TASK INSTRUCTIONS:
Copy verbatim the stretch of the listing below from the line containing "How far does" through the final line of the listing, with both ends included.

STORED RECORDS:
________
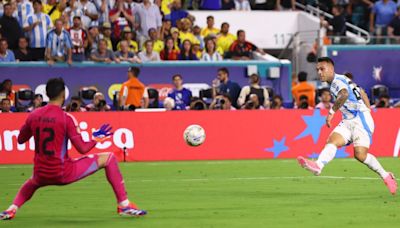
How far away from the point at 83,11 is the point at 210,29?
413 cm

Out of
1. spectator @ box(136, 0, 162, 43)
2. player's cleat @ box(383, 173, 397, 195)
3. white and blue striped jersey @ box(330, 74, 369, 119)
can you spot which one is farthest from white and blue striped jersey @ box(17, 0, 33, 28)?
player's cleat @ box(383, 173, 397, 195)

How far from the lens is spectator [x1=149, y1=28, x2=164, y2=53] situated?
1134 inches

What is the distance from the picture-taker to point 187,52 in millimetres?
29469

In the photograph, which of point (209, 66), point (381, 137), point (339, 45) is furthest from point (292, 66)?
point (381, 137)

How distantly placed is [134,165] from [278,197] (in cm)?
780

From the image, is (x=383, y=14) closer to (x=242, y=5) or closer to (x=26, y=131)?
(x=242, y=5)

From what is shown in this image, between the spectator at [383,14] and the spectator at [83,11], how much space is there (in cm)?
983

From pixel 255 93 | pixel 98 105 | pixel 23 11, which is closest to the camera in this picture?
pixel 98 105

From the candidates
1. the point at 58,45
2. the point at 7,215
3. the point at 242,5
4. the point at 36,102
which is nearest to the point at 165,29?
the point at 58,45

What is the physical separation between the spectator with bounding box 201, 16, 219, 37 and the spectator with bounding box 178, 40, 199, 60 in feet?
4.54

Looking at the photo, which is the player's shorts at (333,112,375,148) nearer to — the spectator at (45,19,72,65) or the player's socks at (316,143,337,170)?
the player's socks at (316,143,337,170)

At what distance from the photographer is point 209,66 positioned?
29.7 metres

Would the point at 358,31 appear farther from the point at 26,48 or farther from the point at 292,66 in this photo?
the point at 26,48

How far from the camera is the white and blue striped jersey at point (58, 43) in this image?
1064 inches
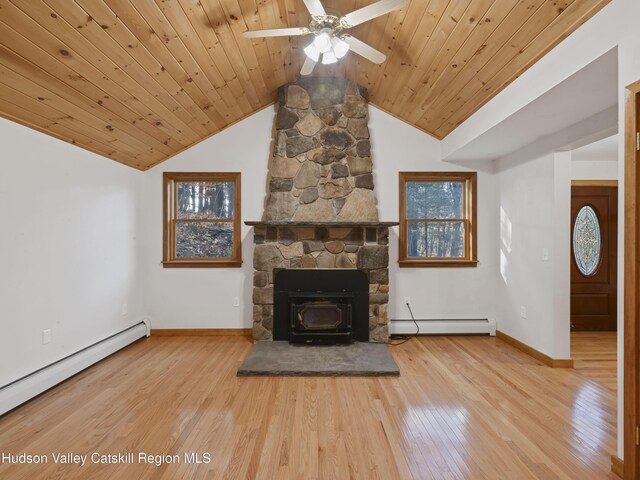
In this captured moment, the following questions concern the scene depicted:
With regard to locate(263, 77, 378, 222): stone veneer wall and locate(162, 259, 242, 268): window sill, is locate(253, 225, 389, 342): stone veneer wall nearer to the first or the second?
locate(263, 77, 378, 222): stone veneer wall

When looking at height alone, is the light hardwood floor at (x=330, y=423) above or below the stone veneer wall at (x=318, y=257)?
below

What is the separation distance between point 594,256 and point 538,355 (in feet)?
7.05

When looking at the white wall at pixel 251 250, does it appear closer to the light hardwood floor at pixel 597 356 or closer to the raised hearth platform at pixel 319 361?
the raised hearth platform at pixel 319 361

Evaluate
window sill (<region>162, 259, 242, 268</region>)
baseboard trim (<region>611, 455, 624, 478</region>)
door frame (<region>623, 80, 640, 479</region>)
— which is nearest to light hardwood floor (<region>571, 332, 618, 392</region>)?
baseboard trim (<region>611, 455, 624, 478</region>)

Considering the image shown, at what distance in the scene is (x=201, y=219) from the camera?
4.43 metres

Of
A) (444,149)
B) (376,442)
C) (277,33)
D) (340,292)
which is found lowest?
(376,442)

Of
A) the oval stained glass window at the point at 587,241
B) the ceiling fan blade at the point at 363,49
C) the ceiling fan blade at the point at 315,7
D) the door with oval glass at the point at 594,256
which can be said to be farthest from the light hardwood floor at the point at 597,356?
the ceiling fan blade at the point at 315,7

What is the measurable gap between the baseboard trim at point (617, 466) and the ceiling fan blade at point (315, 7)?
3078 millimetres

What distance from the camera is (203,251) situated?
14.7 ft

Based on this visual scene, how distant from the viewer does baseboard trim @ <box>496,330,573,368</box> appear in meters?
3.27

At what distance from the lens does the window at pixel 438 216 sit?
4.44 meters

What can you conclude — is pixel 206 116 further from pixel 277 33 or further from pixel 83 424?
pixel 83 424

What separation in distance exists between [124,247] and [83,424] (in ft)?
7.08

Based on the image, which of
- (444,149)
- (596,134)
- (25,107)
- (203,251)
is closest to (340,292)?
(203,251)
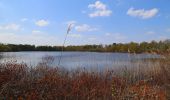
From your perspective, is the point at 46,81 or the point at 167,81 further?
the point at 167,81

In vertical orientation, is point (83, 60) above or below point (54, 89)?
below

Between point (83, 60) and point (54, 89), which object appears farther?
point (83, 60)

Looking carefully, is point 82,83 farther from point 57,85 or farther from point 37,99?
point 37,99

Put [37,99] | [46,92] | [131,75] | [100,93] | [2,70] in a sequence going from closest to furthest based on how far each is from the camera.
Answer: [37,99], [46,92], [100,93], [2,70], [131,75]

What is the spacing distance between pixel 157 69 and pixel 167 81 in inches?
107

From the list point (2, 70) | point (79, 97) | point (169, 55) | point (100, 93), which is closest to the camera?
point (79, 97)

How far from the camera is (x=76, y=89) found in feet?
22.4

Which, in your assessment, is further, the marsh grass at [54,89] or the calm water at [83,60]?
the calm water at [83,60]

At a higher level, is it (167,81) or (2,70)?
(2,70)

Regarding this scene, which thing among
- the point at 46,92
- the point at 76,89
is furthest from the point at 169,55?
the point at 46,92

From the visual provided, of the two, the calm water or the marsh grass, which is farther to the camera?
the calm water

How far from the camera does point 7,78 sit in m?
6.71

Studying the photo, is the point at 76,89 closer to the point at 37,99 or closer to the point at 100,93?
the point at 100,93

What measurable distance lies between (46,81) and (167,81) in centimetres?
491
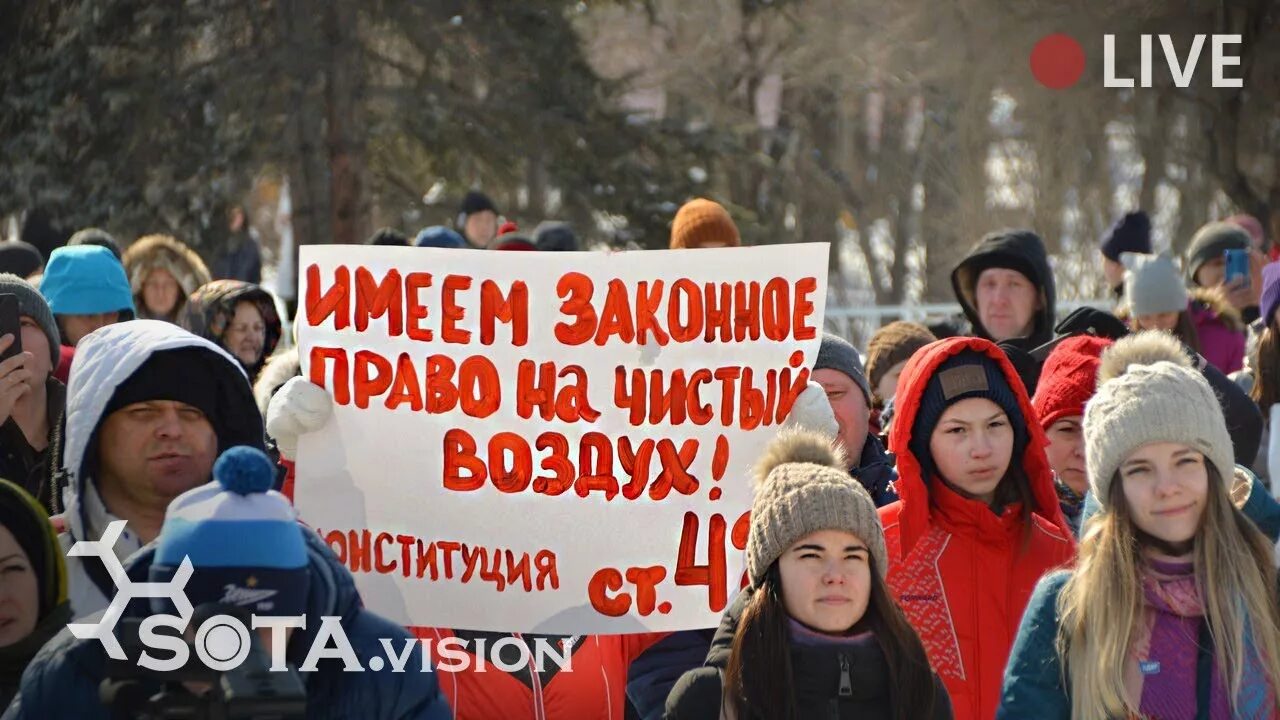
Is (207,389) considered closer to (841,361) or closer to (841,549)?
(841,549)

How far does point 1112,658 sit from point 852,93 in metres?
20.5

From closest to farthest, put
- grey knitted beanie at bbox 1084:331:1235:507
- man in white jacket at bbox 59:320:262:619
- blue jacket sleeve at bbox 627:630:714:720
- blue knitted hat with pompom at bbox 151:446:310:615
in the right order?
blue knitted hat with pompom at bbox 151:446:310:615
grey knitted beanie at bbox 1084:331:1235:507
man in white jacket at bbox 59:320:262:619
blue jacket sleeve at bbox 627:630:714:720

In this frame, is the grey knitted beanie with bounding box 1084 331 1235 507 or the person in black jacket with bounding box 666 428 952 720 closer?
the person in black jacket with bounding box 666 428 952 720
________
ANSWER TO THE EXERCISE:
How far does point 1112,658 sit from point 852,93 in metres?
20.5

From closest to farthest, put
- grey knitted beanie at bbox 1084:331:1235:507
- man in white jacket at bbox 59:320:262:619
- blue jacket sleeve at bbox 627:630:714:720
- blue knitted hat with pompom at bbox 151:446:310:615
in the right order?
blue knitted hat with pompom at bbox 151:446:310:615
grey knitted beanie at bbox 1084:331:1235:507
man in white jacket at bbox 59:320:262:619
blue jacket sleeve at bbox 627:630:714:720

In this frame, is the grey knitted beanie with bounding box 1084 331 1235 507 or the person in black jacket with bounding box 666 428 952 720 closer?
the person in black jacket with bounding box 666 428 952 720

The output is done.